Passage shown >>
• • • •

I have conducted the activity with people of nearly every age group: upper elementary students, middle school students, high school students, college students, teachers, and parents. Only a few learners state that they can’t think of any good learning experience. Many of the learners state that their best learning experiences have taken place outside of school. No one has ever said that their best learning experience came from a terrific lecture, or an interesting textbook, or an engaging worksheet (although I believe each of these can be a useful teaching tool when applied wisely).

Having conducted this activity with so many groups, I am intrigued by the results. I was surprised to find that, regardless of the group involved, there were common elements with other groups’ lists. Since 1992, I informally tracked the results and found that certain characteristics of good learning experiences come up in nearly every list:

  • The work was well connected to other ideas and to the real world
  • The content of the learning experience was personally relevant, interesting, useful, or meaningful to the learner
  • The learner had choices, shared authority, control, and responsibility
  • The learning was hands-on and experiential
  • The learner learned from and taught others
  • The learner had the support of a patient, supportive, and nurturing mentor
  • The learning was individualized and although there were standards for the work, the learner could meet them in his or her own way
  • There was a positive aesthetic component to the experience: it was fun or left the learner feeling good
  • The experience helped the learner understand him or herself
  • The learner had success and accomplishment with challenging work

Now, these are my words synthesizing the lists I have collected over the two decades I’ve been doing this activity. Certainly elementary students aren’t going to use these word exactly. But doesn’t this list reflect what made your own good learning experience good?

Much can be learned by investigating how students believe they learn well. What better source for finding out what motivates students to learn than themselves?

But with knowledge comes responsibility. If you know what makes for good learning experiences, don’t you now have an obligation to insure that you model these in our own teaching? – Or at least start learning how to do these in the classroom?

 

(Note: I have been with educators who have used the prompt “think of a good experience” or “think of a good school experience”, and it never gets to the right information about when people learn well. If you are considering doing this activity with your own students or teachers or parents, I highly recommend that you stick with the prompt “think of a good learning experience.”)

 

Thinking of Instruction as Two Types

When our pilot teachers were visiting a school that is a little further along than we are at implementing Customized Learning, a colleague and I got talking about how we (us and our colleagues) had a lot of work to do on instruction if we were going to be successful with our implementation.

• • • •

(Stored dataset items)
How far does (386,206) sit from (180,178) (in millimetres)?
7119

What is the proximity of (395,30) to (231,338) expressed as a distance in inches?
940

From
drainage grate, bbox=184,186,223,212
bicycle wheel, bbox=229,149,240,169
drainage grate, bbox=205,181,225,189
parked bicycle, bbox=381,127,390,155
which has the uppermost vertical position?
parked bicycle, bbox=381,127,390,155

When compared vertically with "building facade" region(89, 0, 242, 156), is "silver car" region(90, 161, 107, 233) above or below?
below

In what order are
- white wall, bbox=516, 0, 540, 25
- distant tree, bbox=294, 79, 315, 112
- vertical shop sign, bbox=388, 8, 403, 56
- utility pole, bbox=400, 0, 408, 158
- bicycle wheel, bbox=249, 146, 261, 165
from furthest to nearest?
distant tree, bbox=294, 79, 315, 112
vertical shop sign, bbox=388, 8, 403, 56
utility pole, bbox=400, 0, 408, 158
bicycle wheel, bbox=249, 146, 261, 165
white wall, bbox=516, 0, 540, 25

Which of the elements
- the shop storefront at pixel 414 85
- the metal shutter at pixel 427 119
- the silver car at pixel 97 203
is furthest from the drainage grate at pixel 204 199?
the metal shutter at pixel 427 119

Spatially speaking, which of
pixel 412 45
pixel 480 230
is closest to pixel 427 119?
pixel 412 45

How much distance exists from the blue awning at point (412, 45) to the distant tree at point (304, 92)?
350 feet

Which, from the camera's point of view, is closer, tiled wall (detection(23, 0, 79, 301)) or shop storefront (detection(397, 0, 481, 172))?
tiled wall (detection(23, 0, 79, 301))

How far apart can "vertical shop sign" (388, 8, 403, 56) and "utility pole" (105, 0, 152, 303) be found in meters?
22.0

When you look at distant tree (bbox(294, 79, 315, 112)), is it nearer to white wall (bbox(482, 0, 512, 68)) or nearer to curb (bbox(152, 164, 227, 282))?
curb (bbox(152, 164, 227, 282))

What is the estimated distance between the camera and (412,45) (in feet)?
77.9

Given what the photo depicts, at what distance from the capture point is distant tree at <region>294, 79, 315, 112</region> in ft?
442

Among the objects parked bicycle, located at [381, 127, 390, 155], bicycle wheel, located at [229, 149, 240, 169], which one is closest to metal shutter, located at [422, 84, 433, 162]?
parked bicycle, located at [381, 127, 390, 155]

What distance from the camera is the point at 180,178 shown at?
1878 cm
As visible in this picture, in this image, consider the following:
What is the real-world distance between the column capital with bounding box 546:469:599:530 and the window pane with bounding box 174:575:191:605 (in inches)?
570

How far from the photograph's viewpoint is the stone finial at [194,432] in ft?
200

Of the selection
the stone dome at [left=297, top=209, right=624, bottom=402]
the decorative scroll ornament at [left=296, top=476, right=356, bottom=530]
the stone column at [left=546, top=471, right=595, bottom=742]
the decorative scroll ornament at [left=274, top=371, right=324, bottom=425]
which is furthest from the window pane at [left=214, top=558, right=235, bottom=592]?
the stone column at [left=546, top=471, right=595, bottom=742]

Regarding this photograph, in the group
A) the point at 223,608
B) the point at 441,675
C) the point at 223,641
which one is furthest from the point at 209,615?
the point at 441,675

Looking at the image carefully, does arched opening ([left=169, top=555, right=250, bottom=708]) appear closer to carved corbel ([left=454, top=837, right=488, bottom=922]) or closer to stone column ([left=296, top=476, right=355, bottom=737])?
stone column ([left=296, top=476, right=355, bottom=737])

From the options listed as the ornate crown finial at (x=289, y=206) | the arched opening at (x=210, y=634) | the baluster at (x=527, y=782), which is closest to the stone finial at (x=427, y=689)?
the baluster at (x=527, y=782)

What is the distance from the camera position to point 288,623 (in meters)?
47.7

• • • •

Activities >>
1 > In the passage on learning experiences, rewrite the section between "I have conducted" and "when applied wisely).", inclusive, changing "learners" to "participants".
2 > Name every age group the passage on learning experiences says the author has done the activity with.
3 > According to the passage on learning experiences, why does the author recommend the prompt "think of a good learning experience" over other prompts?
Work only from the passage on learning experiences, not from the listing.

Results for each task >>
1 >
I have conducted the activity with people of nearly every age group: upper elementary students, middle school students, high school students, college students, teachers, and parents. Only a few participants state that they can’t think of any good learning experience. Many of the participants state that their best learning experiences have taken place outside of school. No one has ever said that their best learning experience came from a terrific lecture, or an interesting textbook, or an engaging worksheet (although I believe each of these can be a useful teaching tool when applied wisely).

2 > Upper elementary students, middle school students, high school students, college students, teachers, and parents.

3 > Educators who used the prompts "think of a good experience" or "think of a good school experience" never got the right information about when people learn well.